* start Material for this exercise *

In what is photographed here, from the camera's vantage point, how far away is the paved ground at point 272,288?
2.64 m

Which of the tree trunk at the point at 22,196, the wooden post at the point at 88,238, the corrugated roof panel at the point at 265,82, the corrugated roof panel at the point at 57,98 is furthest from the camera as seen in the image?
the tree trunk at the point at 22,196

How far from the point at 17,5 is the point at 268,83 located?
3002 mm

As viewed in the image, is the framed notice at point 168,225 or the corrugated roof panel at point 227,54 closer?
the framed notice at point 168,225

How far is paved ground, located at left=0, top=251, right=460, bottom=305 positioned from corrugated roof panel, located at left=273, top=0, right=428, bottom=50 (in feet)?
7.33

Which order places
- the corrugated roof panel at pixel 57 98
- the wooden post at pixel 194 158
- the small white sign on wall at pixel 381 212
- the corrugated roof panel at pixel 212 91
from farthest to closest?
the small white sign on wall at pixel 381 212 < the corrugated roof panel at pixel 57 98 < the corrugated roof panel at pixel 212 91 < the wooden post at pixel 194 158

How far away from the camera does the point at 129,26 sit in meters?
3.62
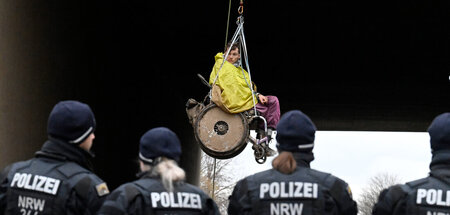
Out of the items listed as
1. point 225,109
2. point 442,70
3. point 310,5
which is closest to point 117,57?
point 310,5

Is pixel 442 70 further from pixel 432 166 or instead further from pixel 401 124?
pixel 432 166

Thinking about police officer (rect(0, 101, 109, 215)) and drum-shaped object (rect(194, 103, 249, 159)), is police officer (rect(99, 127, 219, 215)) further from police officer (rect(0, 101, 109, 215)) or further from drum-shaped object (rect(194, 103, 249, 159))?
drum-shaped object (rect(194, 103, 249, 159))

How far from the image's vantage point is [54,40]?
43.0 ft

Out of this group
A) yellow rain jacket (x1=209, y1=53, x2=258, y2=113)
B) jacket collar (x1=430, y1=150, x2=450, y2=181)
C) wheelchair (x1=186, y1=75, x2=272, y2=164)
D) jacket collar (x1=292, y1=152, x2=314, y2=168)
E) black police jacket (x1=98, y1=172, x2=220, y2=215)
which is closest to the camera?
black police jacket (x1=98, y1=172, x2=220, y2=215)

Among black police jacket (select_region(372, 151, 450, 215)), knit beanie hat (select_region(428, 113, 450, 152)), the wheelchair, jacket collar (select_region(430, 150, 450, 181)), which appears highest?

* end Material for this exercise *

Your task:
Take the line containing "How far is paved" and every line after it up to the end of the data, and write them out exactly, without the pictures.

Answer:
How far is paved ground, located at left=0, top=251, right=460, bottom=305 positioned from corrugated roof panel, located at left=273, top=0, right=428, bottom=50 (in feet)?
7.33

Which order places
- the corrugated roof panel at pixel 57 98
- the wooden post at pixel 194 158
- the small white sign on wall at pixel 381 212
- the corrugated roof panel at pixel 212 91
from farthest to closest?
the small white sign on wall at pixel 381 212 < the corrugated roof panel at pixel 57 98 < the corrugated roof panel at pixel 212 91 < the wooden post at pixel 194 158

How far away from the camera does the point at 129,26 sit in meters?
3.62
Out of the items listed as
1. point 225,109
2. point 442,70
3. point 310,5
which is closest to point 117,57?
point 310,5

Is pixel 442 70 further from pixel 432 166 or instead further from pixel 401 124?
pixel 432 166

Thinking about police officer (rect(0, 101, 109, 215)) and drum-shaped object (rect(194, 103, 249, 159)), is police officer (rect(99, 127, 219, 215)) further from police officer (rect(0, 101, 109, 215)) or further from drum-shaped object (rect(194, 103, 249, 159))?
drum-shaped object (rect(194, 103, 249, 159))

How far from the image's vantage point is [54,40]?
43.0 ft

Out of this group
A) yellow rain jacket (x1=209, y1=53, x2=258, y2=113)
B) jacket collar (x1=430, y1=150, x2=450, y2=181)
C) wheelchair (x1=186, y1=75, x2=272, y2=164)
D) jacket collar (x1=292, y1=152, x2=314, y2=168)
E) black police jacket (x1=98, y1=172, x2=220, y2=215)
which is closest to the camera?
black police jacket (x1=98, y1=172, x2=220, y2=215)

Among black police jacket (select_region(372, 151, 450, 215)), knit beanie hat (select_region(428, 113, 450, 152)), the wheelchair, jacket collar (select_region(430, 150, 450, 181)), which appears highest?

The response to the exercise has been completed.